Why are so many politicians using this language all of a sudden? It’s clearly not good for job stability. Every time you see these statements, you should think of David Barton, and Christine O’Donnell. You should just add “… is not a witch” after all of their names, because there is something a little ‘odd’ going on under the hood. Something with an agenda.
Anyway, please keep an eye out for any sort of replies from the petition. You signed it didn’t you?
[***Update I just got permission to print the atheist’s reply below***]
I respectfully disagree. As an atheist and the daughter of a former Marine, it is my opinion that if the Army allows funding for one religious organization then it must also allow funding for organizations that support followers of other religions and persons who ascribe to no religion. While the Constitution does not state that there should be a separation between church and state it also does not give the government permission to use its power to hold religious ceremonies (including prayers) with the government’s endorsement. Fort Bragg may allow religious festivals on the base (so long as they would allow any religious or secular group to do so) – but funding the festival, especially in light of not funding a similar festival for those with different philosophical beliefs, is not appropriate and crosses a line from allowing the practice of religion (which is constitutional) to funding and endorsing religion (which is not). The petition does not say that the Constitution states that there is a separation between church and state – it says that the Constitution implies it. I agree with Jefferson and believe that it does imply a separation.
I respect the rights of all to pray and worship as they see fit; however, as every level of government has a responsibility to serve the people regardless of their religious affiliation or lack there of, I do not believe that prayer at government sponsored events is appropriate. The law currently protects employees and students who wish to pray in spaces owned by the government and citizens who wish to assemble in public to pray; when you say that prayer is not allowed in public I believe that you are referring to the idea that workers and students should not be subjected to group prayer at their place of employment or in school when their place of employment or school is ran by the government. It is a myth that prayer is not allowed in public, and one that should be dispelled.

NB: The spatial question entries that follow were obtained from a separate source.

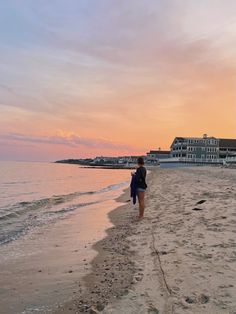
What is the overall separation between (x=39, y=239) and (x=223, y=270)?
689cm

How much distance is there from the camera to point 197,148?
12062 cm

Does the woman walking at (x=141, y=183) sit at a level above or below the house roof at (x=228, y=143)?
below

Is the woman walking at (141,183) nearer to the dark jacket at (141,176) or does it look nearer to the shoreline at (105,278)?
the dark jacket at (141,176)

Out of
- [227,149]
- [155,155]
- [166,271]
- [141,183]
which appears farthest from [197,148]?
[166,271]

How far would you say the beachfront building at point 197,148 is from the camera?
119750 mm

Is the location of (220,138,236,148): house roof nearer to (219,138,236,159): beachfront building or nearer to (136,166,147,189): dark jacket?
(219,138,236,159): beachfront building

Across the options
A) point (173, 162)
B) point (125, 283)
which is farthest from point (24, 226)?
point (173, 162)

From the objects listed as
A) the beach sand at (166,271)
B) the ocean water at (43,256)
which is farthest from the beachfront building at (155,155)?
the beach sand at (166,271)

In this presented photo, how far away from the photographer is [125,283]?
642 centimetres

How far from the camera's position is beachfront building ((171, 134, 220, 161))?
120m

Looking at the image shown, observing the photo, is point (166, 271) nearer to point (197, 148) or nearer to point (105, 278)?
point (105, 278)

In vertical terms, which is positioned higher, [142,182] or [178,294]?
[142,182]

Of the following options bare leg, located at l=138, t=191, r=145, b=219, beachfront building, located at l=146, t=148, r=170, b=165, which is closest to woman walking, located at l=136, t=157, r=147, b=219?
bare leg, located at l=138, t=191, r=145, b=219

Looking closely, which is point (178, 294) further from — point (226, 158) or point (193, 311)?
point (226, 158)
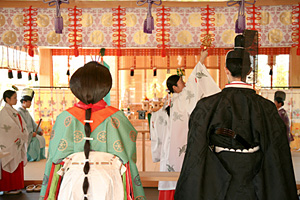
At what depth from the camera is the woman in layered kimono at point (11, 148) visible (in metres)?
4.98

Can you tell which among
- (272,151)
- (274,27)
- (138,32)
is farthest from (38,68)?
(272,151)

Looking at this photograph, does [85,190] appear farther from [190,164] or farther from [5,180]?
[5,180]

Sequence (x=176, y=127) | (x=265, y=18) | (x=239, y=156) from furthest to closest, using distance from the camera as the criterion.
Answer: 1. (x=265, y=18)
2. (x=176, y=127)
3. (x=239, y=156)

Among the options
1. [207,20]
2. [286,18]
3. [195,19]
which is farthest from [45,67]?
[286,18]

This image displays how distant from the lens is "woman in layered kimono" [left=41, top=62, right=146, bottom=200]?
203 centimetres

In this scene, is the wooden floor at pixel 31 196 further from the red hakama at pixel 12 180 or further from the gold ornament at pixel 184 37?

I ask you to take interest in what happens to atheist, agnostic, and humanist service members residing in your state even if this is a Federal issue and not a State one. You have the ability to stand up for their rights even if you do not have jurisdiction to make decisions about them, and I am disappointed that you appear to not support the rights of non-believers who reside in your district. This decision also impacts atheist, agnostic, and humanist Marines in your district who had planned on attending the event.